> **Try it**: Search the entries for the word "static" and report each line that has it.
(Beginning of Given information)
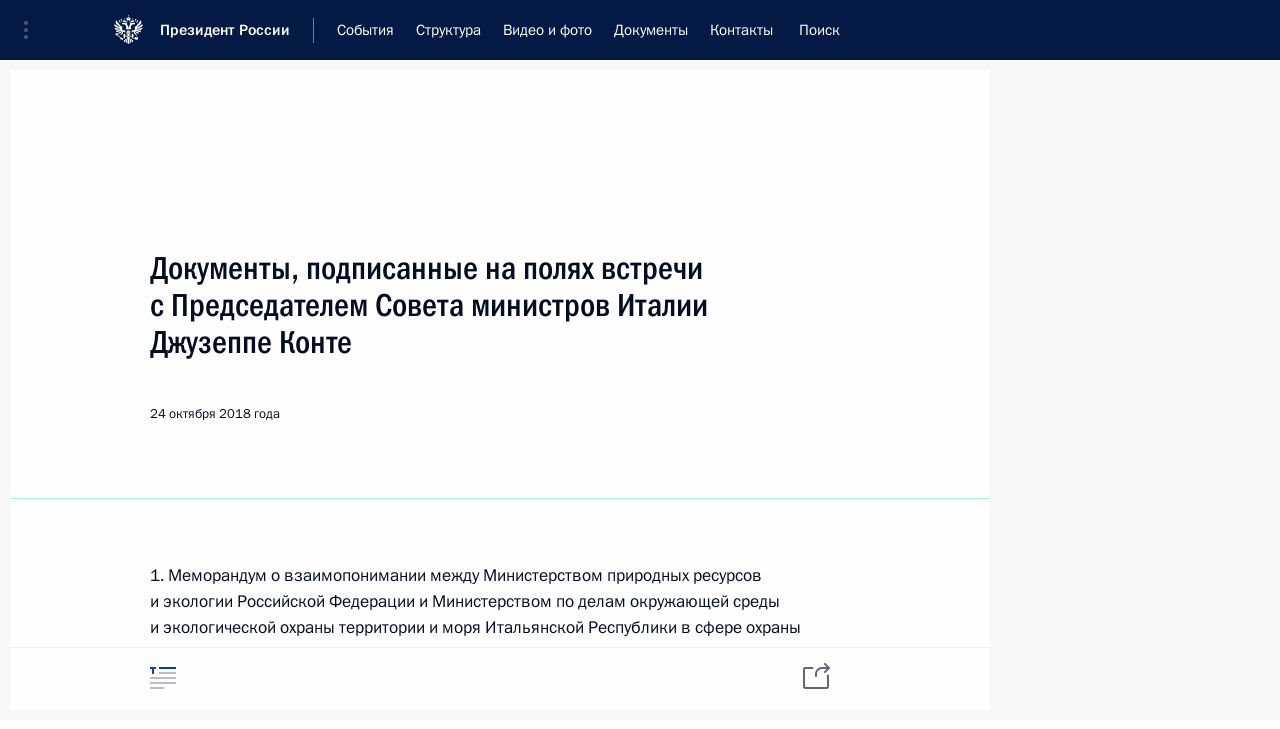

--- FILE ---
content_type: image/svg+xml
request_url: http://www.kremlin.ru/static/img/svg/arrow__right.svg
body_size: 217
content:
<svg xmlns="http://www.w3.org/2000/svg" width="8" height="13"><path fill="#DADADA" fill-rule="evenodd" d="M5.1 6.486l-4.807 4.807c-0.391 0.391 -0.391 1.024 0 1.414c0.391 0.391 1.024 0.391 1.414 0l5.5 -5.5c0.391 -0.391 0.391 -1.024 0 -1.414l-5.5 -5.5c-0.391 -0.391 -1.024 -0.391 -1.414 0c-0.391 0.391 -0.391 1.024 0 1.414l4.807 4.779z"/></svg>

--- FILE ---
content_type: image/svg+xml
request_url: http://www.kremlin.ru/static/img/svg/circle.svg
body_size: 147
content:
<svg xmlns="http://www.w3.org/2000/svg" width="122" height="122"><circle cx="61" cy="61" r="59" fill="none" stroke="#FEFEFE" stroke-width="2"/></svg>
(End of Given information)
> **Final answer**:
request_url: http://www.kremlin.ru/static/img/svg/arrow__right.svg
request_url: http://www.kremlin.ru/static/img/svg/circle.svg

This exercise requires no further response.